-- Captioned web image data --
+ + +

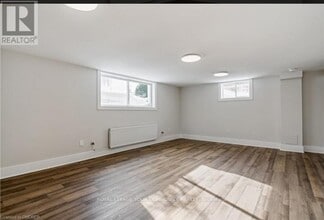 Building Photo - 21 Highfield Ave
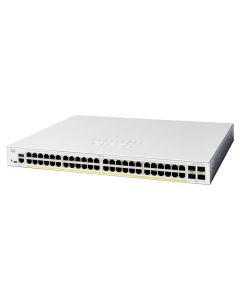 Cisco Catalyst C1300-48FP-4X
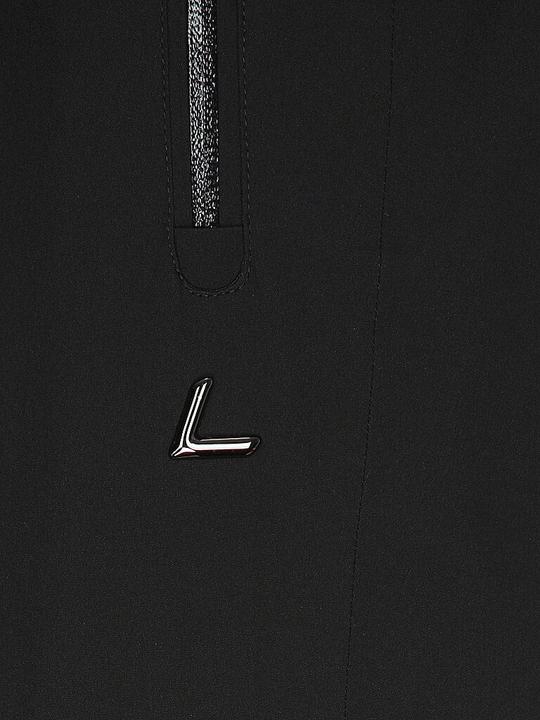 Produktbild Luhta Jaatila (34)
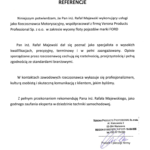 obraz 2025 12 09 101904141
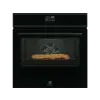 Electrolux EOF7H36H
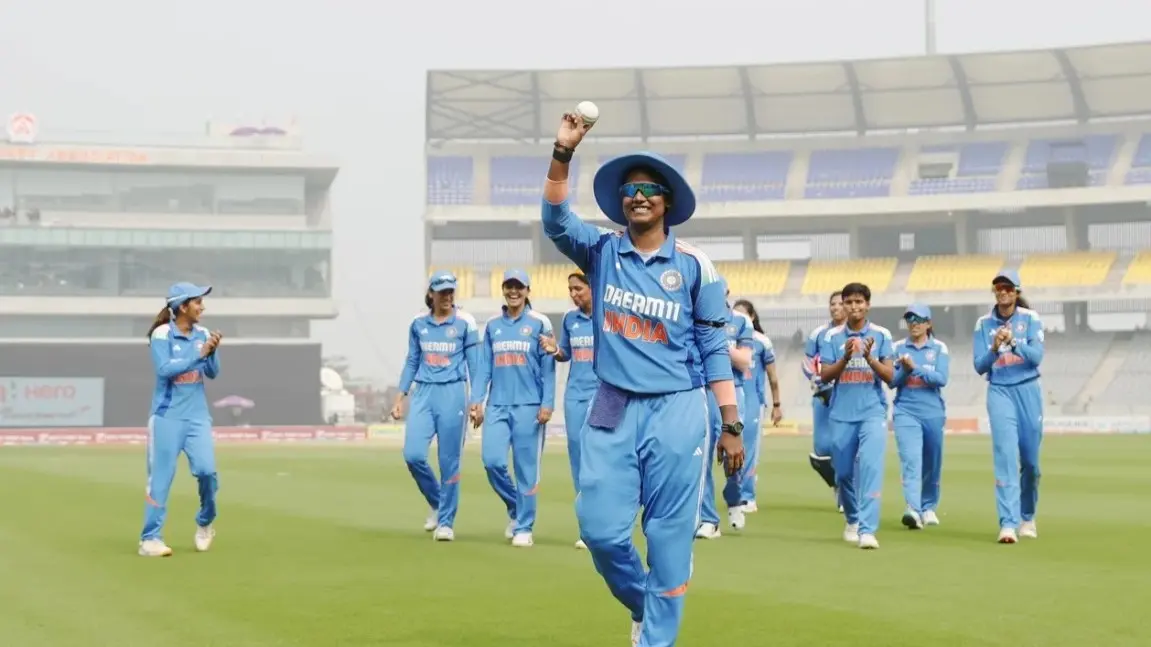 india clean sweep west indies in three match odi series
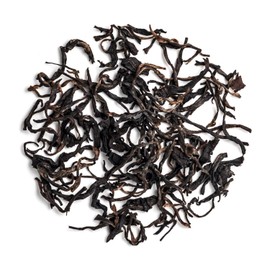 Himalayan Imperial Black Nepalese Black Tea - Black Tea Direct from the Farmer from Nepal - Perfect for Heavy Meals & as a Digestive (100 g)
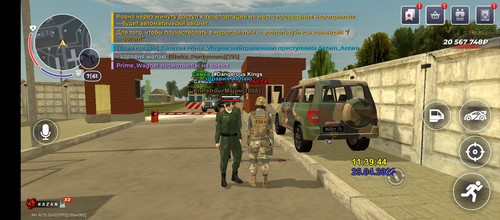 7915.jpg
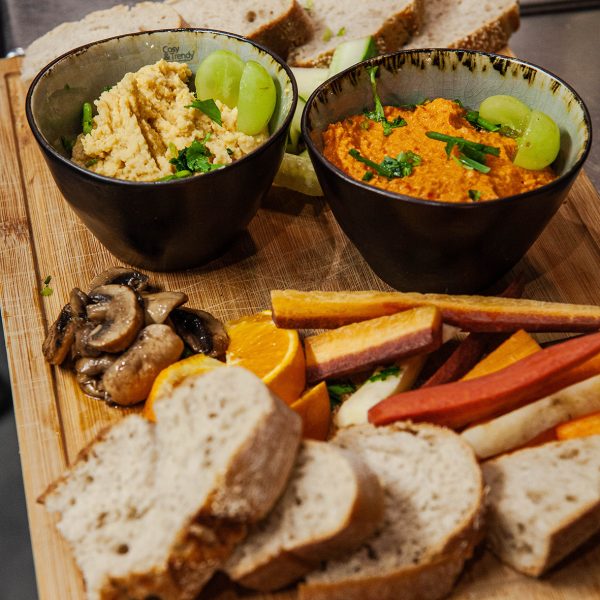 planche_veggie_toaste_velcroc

+ + +

-- Problem to solve --
Set the records down again precisely, skipping every image.

-- Result of this task --
 Building Photo - 21 Highfield Ave
 Cisco Catalyst C1300-48FP-4X
 Produktbild Luhta Jaatila (34)
 obraz 2025 12 09 101904141
 Electrolux EOF7H36H
 india clean sweep west indies in three match odi series
 Himalayan Imperial Black Nepalese Black Tea - Black Tea Direct from the Farmer from Nepal - Perfect for Heavy Meals & as a Digestive (100 g)
 7915.jpg
 planche_veggie_toaste_velcroc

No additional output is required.